D’après ces publications, “la question est...est-ce qu’on mérite vraiment une seconde chance ?”, ainsi que le dit la légende qui les accompagne, une façon de laisser entendre que des masques seraient jetés à la mer par des usagers peu consciencieux.


Or, l’homme qui brandit les masques pour dénoncer la pollution marine n’est pas “un habitant de la Ciotat” (sud-est de la France) comme pourrait le laisser penser les légendes qui accompagnent ces photos. Il s’agit de Gary Stokes, militant pour la protection de l’environnement et fondateur de l’association Oceans Asia, basé à Hong Kong. Grâce à une recherche d’image inversée (voir ici comment faire), on retrouve cette même scène dans une interview publiée le 12 mars par l’agence de presse Reuters, qui souligne le danger que cette pollution marine représente à la fois en terme sanitaire et environnemental, des animaux pouvant confondre ces déchets avec de la nourriture.

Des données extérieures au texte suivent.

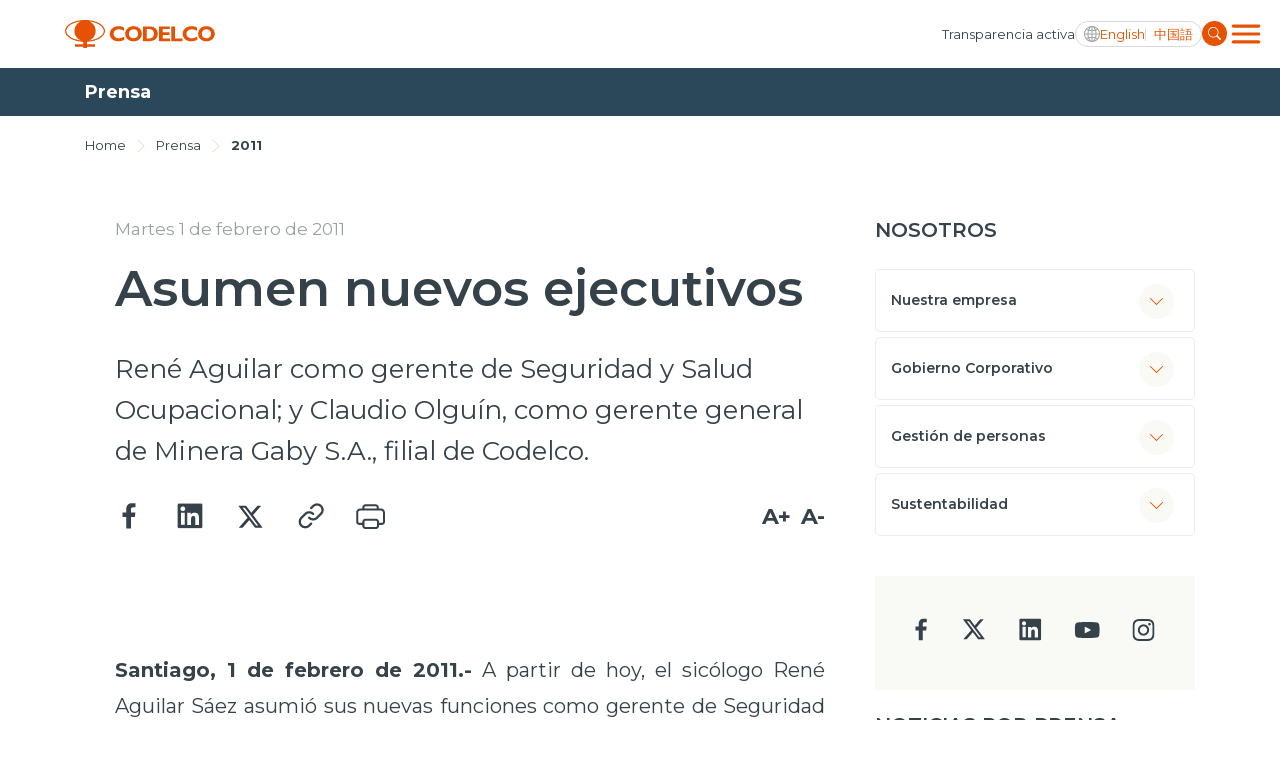

--- FILE ---
content_type: text/css; charset=utf-8
request_url: https://www.codelco.com/prontus_codelco/css/stylesheet/report-sec.css?v=7.7
body_size: 101
content:
/* Report --------------------------------------------------------------------------------------------------------*/
.report-sec-outer {
  padding: 40px 0;
}

.report-sec-lg-outer {
  align-items: center;
  border-radius: 5px;
  box-shadow: 0px 4px 10px rgba(0, 0, 0, 0.15);
  width: 100%;
}

.report-sec-lg-right {
  padding: 20px;
  flex-grow: 1;
}

.report-lg-img {
  width: 100%;
  object-fit: cover;
  border-radius: 5px 5px 0 0;
  display: block;
}

.report-sec-lg-heading {
  color: #36424A;
  font-weight: 700;
  font-size: 1.3125rem;
  line-height: 1.9375rem;
}

.report-sec-lg-heading-link {
  color: #36424A;
}
.report-sec-lg-heading-link:hover {
  color: #E55302;
}

.report-sec-btn {
  font-size: 0.875rem;
  color: #E55302 !important;
  display: flex;
  align-items: center;
  font-weight: 400;
  margin-top: 16px;
}
.report-sec-btn:hover .report-arrow-icon {
  margin-left: 15px;
}

.report-pdf-icon {
  margin-right: 11px;
}

.report-arrow-icon {
  margin-left: 10px;
  transition: all 0.25s;
}

.report-sec-lg-description {
  font-size: 0.875rem;
  line-height: 1.5625rem;
  font-weight: 400;
  margin-top: 7px;
}

.report-box-list-img {
  height: 211px;
  object-fit: cover;
  width: 100%;
  border-radius: 5px 5px 0 0;
  display: block;
}

.report-box-list {
  box-shadow: 0px 4px 10px rgba(0, 0, 0, 0.15);
  border-radius: 5px;
  background: #fff;
}

.report-box-list-inner {
  display: inline-block;
  width: 100%;
  padding: 15px 30px 30px 30px;
}

.report-box-list-heading {
  font-size: 1rem;
  font-weight: 600;
}

.report-box-list-outer {
  padding: 40px 0;
}

/* Responsive Media Queries --------------------------------------------------------------------------------------------------------*/
@media (min-width: 768px) {
  .report-block-column {
    margin: 0 27px 27px 0;
  }
  .report-sec-lg-outer {
    display: flex;
  }
  .report-sec-lg-left {
    width: 100%;
    max-width: 350px;
    min-width: 350px;
    flex-grow: 1;
  }
  .report-lg-img {
    height: 420px;
    border-radius: 5px 0 0 5px;
  }
  .report-sec-lg-right {
    padding: 40px;
  }
  .report-sec-lg-heading {
    font-size: 1.6875rem;
    line-height: 2.375rem;
  }
}
@media (min-width: 1024px) {
  .report-box-listing .row {
    margin: -20px;
  }
  .report-box-listing .row .col {
    padding: 20px;
  }
  .report-sec-lg-left {
    max-width: 560px;
    min-width: 560px;
  }
}
@media (max-width: 1024px) {
  .result-report-sec {
    text-align: left;
  }
  .report-box {
    min-height: auto;
    flex-direction: inherit;
    justify-content: flex-start;
  }
  .report-block-title {
    margin: 0 0 0 20px;
  }
}

/*# sourceMappingURL=report-sec.css.map */

--- FILE ---
content_type: text/css; charset=utf-8
request_url: https://www.codelco.com/prontus_codelco/css/stylesheet/company-info.css?v=7.7
body_size: -214
content:
/* Company Info --------------------------------------------------------------------------------------------------------*/
.inner-company-info {
  padding: 40px 0;
}

.inner-company-info-content, .inner-company-info-list {
  font-size: 1.0625rem;
  line-height: 1.75rem;
  font-weight: 400;
  margin-bottom: 21px;
}
.inner-company-info-content:last-child, .inner-company-info-list:last-child {
  margin-bottom: 0;
}

.inner-company-info-list {
  margin-bottom: 0;
  list-style: inside;
  color: #36424A;
}

.inner-company-info-heading {
  font-size: 1.375rem;
  line-height: 2.0625rem;
  font-weight: 600;
  margin-bottom: 20px;
}

.light-blue-text {
  color: #2A485A;
}

.inner-company-info-content-link {
  color: #2A485A;
}
.inner-company-info-content-link:hover {
  color: #E55302;
}

.inner-company-info-box-inner + .inner-company-info-box-inner {
  margin-top: 20px;
}

.inner-company-info-box-medium {
  max-width: 920px;
}

/* Responsive Media Queries --------------------------------------------------------------------------------------------------------*/
@media (min-width: 1024px) {
  .inner-company-info {
    padding: 60px 0;
  }
  .inner-company-info-box {
    display: flex;
    margin: 0 -40px;
    justify-content: center;
  }
  .inner-company-info-box-inner {
    width: 100%;
    padding: 0 40px;
  }
  .inner-company-info-box-inner + .inner-company-info-box-inner {
    margin-top: 0;
  }
  .inner-company-info-content, .inner-company-info-heading {
    margin-bottom: 30px;
  }
}

/*# sourceMappingURL=company-info.css.map */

Ces masques ont été repêchés début mars sur des plages des îles Soko, au sud de l’archipel de Hong Kong. Les Hongkongais ont eu massivement recours aux masques à usage unique pour faire face à la propagation du Covid-19, et “on en voit désormais les conséquences sur l’environnement” selon Gary Stokes qui déclare avoir ramassé soixante-dix masques sur seulement cent mètres de plage.